‘The world would have lost nothing,’ answered the girl, a little bitterly. ‘The world and I have no affinity.’
‘That is only an idea. In a few years you will habituate yourself to——’ he paused and added with meaning, ‘to many things which seem to you harsh and cold. Penelope nowadays, if she spin at all to console herself for abandonment, only weaves the web of flirtages——’
Yseulte coloured at the insinuation contained in the phrase. Her heart was too full for her to trust herself to answer. Did all these people know, as she knew, that her husband had never loved her?
‘You are trop taillée à l’antique,’ said de Vannes with a little impertinence. ‘Do you think you are ever thanked for all this exclusive devotion which does not permit you to smile at a ball? Do not be angered, Yseulte. I should be glad if I could persuade you that it would be much wiser to smile often—and smile on others. Men are ungrateful, my cousin. The spaniel love is not what moves them most.’
‘I do not know why you should say this to me,’ she murmured with embarrassment and offence. ‘You presume too far on our relationship——’
‘Pardon me!’ said the Duc very humbly. ‘My indignation is apt to outrun my prudence. I do not like to see—any one—passively accept neglect. Neglect should be avenged.

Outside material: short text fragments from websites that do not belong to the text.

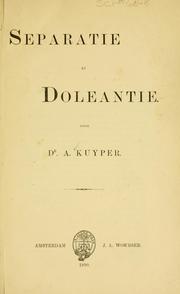 Cover of: Separatie en Doleantie. by Abraham Kuyper
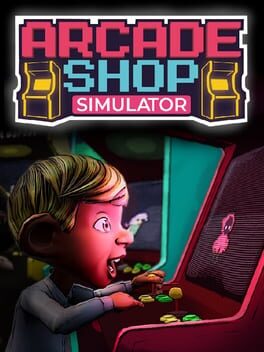 Arcade Shop Simulator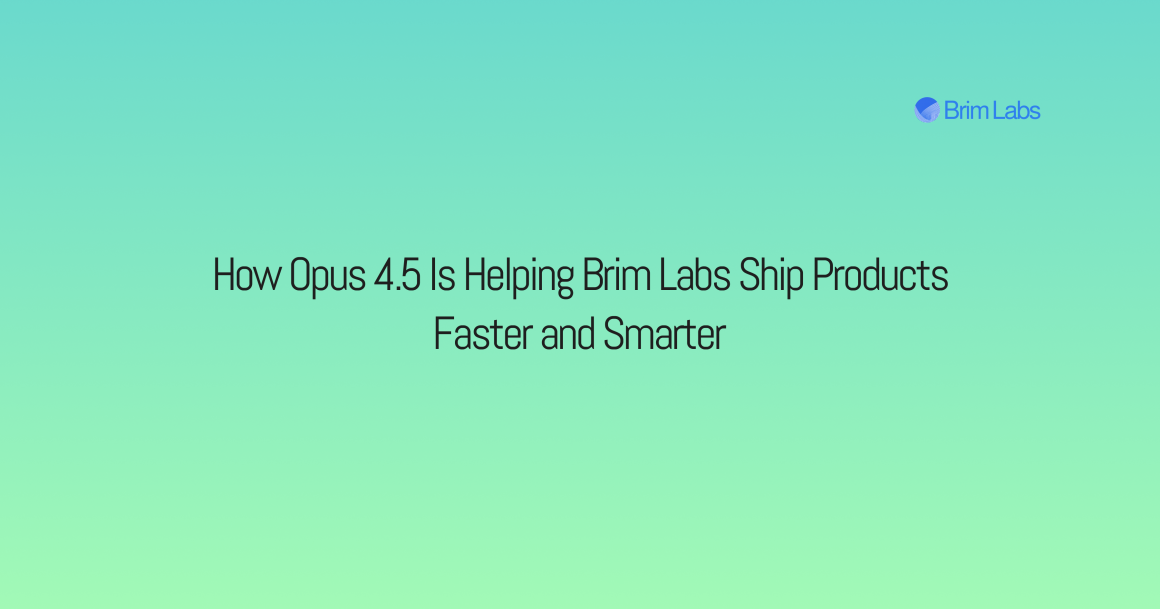 How Opus 4.5 Is Helping Brim Labs Ship Products Faster and Smarter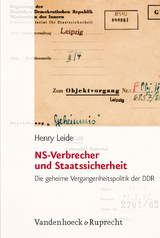 NS-Verbrecher und Staatssicherheit - Henry Leide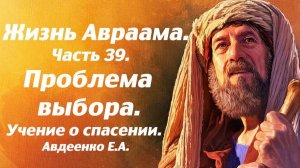 Жизнь Авраама. Часть 39. Проблема выбора. Учение о спасении. Е. А. Авдеенко.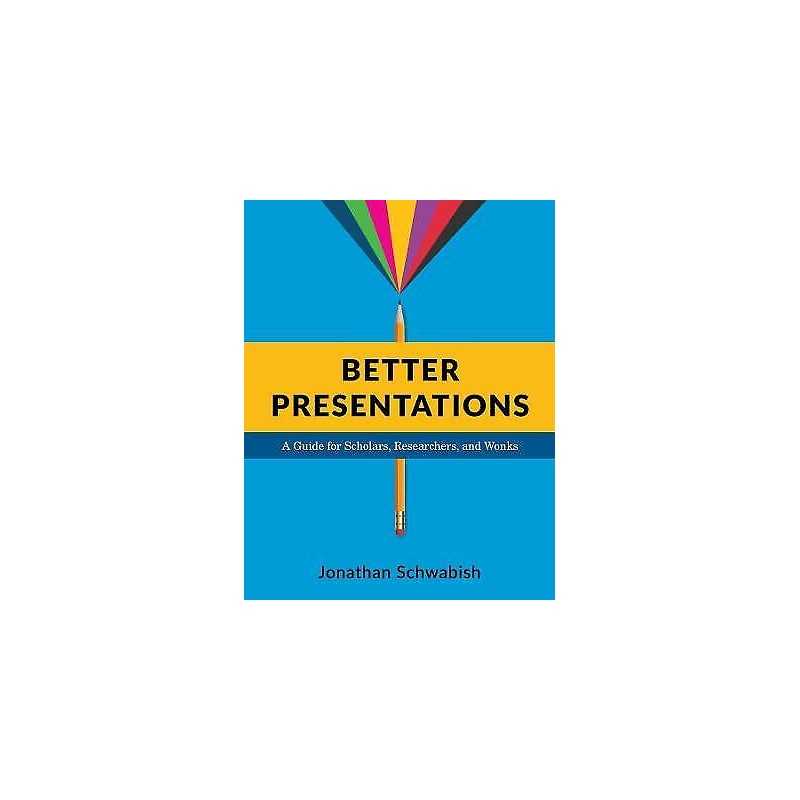 Better Presentations - 9780231175210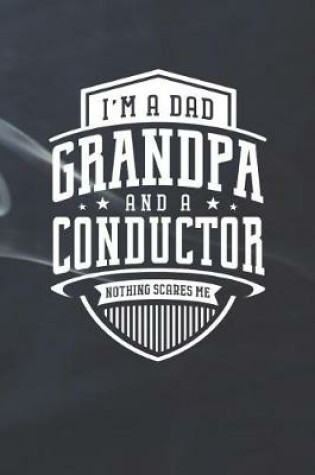 Cover of I'm A Dad Grandpa & A Conductor Nothing Scares Me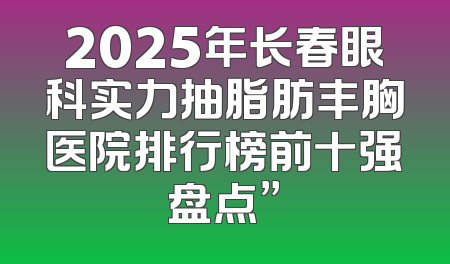 2025年长春眼科实力抽脂肪丰胸医院排行榜前十强盘点”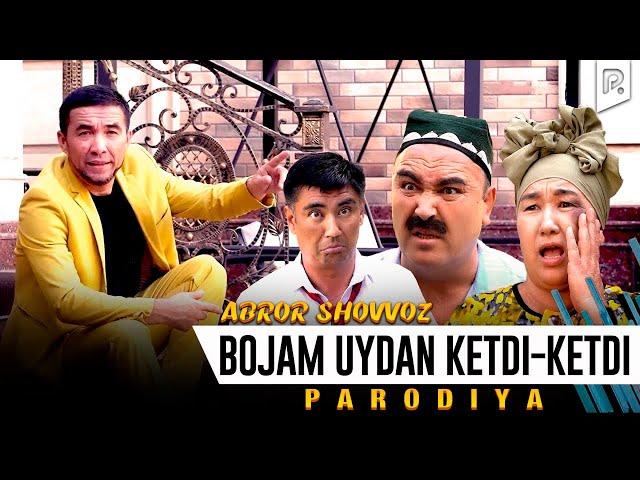 Abror Shovvoz - Bojam uydan ketdi ketdi (parodiya Jaloliddin Ahmadaliyev)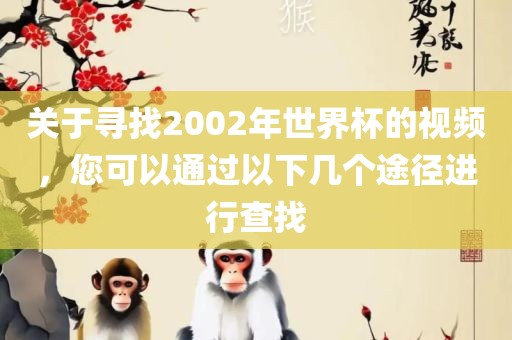 关于寻找2002年世界杯的视频，您可以通过以下几个途径进行查找洪湖市顺升工程机械租赁有限公司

It is the only way in which it can be transformed into allegiance.’
Yseulte made a courageous effort to conceal her knowledge of the drift of his words.
‘I cannot tell what you allude to,’ she said coldly. ‘Nor do I see why you should feel any anger for which you are not asked.’
‘In the last century,’ continued de Vannes, as though he had not heard her, ‘there was a woman called Lescombat; she was very beautiful and had many lovers; she incited them to many crimes. One of them, Mongeôt, was condemned to be broken on the wheel for one of these crimes. He could have cleared himself if he had revealed her name; but he never did. He died on the wheel silent. She went to the Place de Grêve and smiled to see his tortures. ‘Il ne fallait pas moins que cela pour faire rougir Mongeôt!’ she cried so loud that he could hear her: he had always been very fair and pale. But he died mute, nevertheless. It is women like the Lescombat, my cousin, who are loved like that. Pauline de Beaumont, the very flower and perfection of womanhood, was only allowed as a reward for her devotion to follow her lover at a distance like a dog and die in Rome. It is always so.’